Sometimes fate helps me write Wise Madness. I had today’s entry planned out for days without any tie in to my personal life. Yesterday, right on time, the topic affected me. I’ll let the story unfold.
Jane is back in City Island trying to get her apartment in order and I went over to help her. It’s never easy to get to City Island but I’m back to going my original way, the D train, to the BX 12 SELECT, to the BX 29. The story unfolds in the middle leg. It’s a long trip and the timing of the transfers is everything. The BX 12 SELECT pulled into the stop as I was approaching it. You don’t pay for Select buses when you get on as you do for others. You pay at a machine at the bus stop that issues you a paper receipt and then you just walk on the bus. That allows the bus to spend less time at each stop. They are faster than other buses. The problem is I was afraid that if I got a receipt I would not have time to board the bus before it left. You pay by inserting your MetroCard, I have an unlimited so I wasn’t trying to get a free ride. I just didn’t want to have to wait for the next bus. They hardly ever check if you have a receipt, so there wasn’t much risk. I’ve done this before, but not usually on such a long trip. About two-thirds of the way receipt inspectors boarded the bus at a stop and asked to see everyone’s receipt. I didn’t have on. If I had my usual jacket on I’d probably have one in pocket, but not the jacket I was wearing. When the inspector came to me he just nodded and said, “thank you.” I didn’t show him a receipt. There was a young man and adult woman near me who didn’t have a receipt and he pulled them off the bus. Can you guess what the difference was between me and them? I was white and they were black. I am against the use of the term white privilege; it usually refers to whites being treated the way everyone should be treated, so it’s not a matter of white privilege but minority discrimination. The term fuels racial resentment as the Archie Bunkers of the world don’t feel privileged. But, in this case, white privilege was the best way of putting it, and I was the beneficiary. I did the same wrong thing the others did, they were punished, and I wasn’t. I doubt anyone else saw what happened but that doesn’t make it any less wrong. One more salient fact, the inspector was black. This wasn’t done out of racial animus, but a deference to whites. I live in the Bronx, I was one of the few whites on the bus.
The topic I planned on writing about was not white privilege but how some people in the name of being color blind become prejudice blind. Though they might not have any racial animus, while they might even treat minorities with respect, fail to see how pervasive prejudice is and that we need to actively combat it.
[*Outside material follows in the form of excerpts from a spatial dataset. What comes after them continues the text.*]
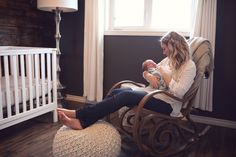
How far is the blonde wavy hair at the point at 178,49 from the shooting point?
2.08m

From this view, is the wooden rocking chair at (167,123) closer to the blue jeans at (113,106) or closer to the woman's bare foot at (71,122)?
the blue jeans at (113,106)

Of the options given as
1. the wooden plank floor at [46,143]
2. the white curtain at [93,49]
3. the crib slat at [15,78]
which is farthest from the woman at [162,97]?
the white curtain at [93,49]

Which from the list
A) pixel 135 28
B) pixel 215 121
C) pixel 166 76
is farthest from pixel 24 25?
pixel 215 121

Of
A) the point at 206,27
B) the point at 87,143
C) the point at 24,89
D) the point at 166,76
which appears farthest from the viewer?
the point at 206,27

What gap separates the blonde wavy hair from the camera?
2.08 meters

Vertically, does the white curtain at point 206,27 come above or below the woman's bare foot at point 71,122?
above

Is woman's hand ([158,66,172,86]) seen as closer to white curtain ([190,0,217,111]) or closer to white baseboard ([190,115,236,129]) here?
white curtain ([190,0,217,111])

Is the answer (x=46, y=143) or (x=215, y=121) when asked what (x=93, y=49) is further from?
(x=215, y=121)

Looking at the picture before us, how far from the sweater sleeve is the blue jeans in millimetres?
143

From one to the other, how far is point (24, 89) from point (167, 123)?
1.39 meters

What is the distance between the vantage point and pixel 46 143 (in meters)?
2.27

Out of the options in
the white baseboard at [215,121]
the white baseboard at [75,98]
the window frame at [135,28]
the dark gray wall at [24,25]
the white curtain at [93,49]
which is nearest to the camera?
the white baseboard at [215,121]

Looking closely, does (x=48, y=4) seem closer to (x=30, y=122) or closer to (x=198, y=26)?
(x=30, y=122)

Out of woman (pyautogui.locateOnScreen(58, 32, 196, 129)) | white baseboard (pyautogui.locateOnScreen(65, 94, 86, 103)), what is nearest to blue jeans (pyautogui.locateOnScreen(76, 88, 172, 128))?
woman (pyautogui.locateOnScreen(58, 32, 196, 129))
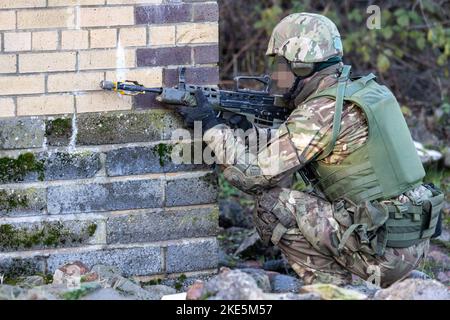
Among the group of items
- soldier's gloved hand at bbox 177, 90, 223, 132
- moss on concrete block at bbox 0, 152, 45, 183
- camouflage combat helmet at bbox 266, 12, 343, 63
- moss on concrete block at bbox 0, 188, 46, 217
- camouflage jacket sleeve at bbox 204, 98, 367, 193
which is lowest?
moss on concrete block at bbox 0, 188, 46, 217

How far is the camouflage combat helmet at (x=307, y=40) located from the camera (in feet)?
13.1

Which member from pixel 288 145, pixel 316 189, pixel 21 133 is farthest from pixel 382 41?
pixel 21 133

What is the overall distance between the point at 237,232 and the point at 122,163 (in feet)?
6.39

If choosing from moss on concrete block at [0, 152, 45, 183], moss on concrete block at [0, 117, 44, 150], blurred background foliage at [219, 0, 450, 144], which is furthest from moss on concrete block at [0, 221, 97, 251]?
blurred background foliage at [219, 0, 450, 144]

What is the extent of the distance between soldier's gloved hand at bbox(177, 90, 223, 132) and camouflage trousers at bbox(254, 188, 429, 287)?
0.49m

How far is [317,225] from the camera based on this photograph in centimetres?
402

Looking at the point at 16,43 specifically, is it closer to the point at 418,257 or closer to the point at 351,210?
the point at 351,210

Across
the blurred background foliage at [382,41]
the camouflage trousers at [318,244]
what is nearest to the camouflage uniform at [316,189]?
the camouflage trousers at [318,244]

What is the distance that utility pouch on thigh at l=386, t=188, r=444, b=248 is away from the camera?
3943 millimetres

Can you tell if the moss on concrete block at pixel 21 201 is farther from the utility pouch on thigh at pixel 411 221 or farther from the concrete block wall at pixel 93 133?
the utility pouch on thigh at pixel 411 221

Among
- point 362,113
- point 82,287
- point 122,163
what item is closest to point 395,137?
point 362,113

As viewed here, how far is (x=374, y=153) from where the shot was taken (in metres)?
3.92

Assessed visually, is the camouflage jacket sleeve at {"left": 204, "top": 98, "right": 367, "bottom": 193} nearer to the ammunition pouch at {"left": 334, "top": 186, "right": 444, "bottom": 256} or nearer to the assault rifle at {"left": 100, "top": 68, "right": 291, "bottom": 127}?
the assault rifle at {"left": 100, "top": 68, "right": 291, "bottom": 127}
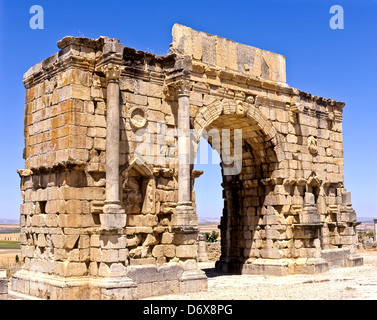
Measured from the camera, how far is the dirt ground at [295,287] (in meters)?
10.6

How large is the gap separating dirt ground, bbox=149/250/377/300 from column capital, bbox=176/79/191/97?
4431mm

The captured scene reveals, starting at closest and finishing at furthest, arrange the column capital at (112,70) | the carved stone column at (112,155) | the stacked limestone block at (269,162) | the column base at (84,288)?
the column base at (84,288) → the carved stone column at (112,155) → the column capital at (112,70) → the stacked limestone block at (269,162)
Think of Clarence Thomas, he’s black yet he has an abysmal record on civil rights. It’s easy to say that he’s a self-hating black but there’s really no evidence of that. What there is evidence of is his being blinded by ideology. It’s the same blindness I encounter with people I know personally. It’s one I associate with Ayn Rand and libertarians but it is not confined to them. They are convinced that everyone’s fate is in their own hands and refuse to listen to evidence to the contrary. Often these are very accomplished people. It’s a common attitude in among the giants of the tech world. They think that if they can do it so can others. There is a lot of ego involved this worldview.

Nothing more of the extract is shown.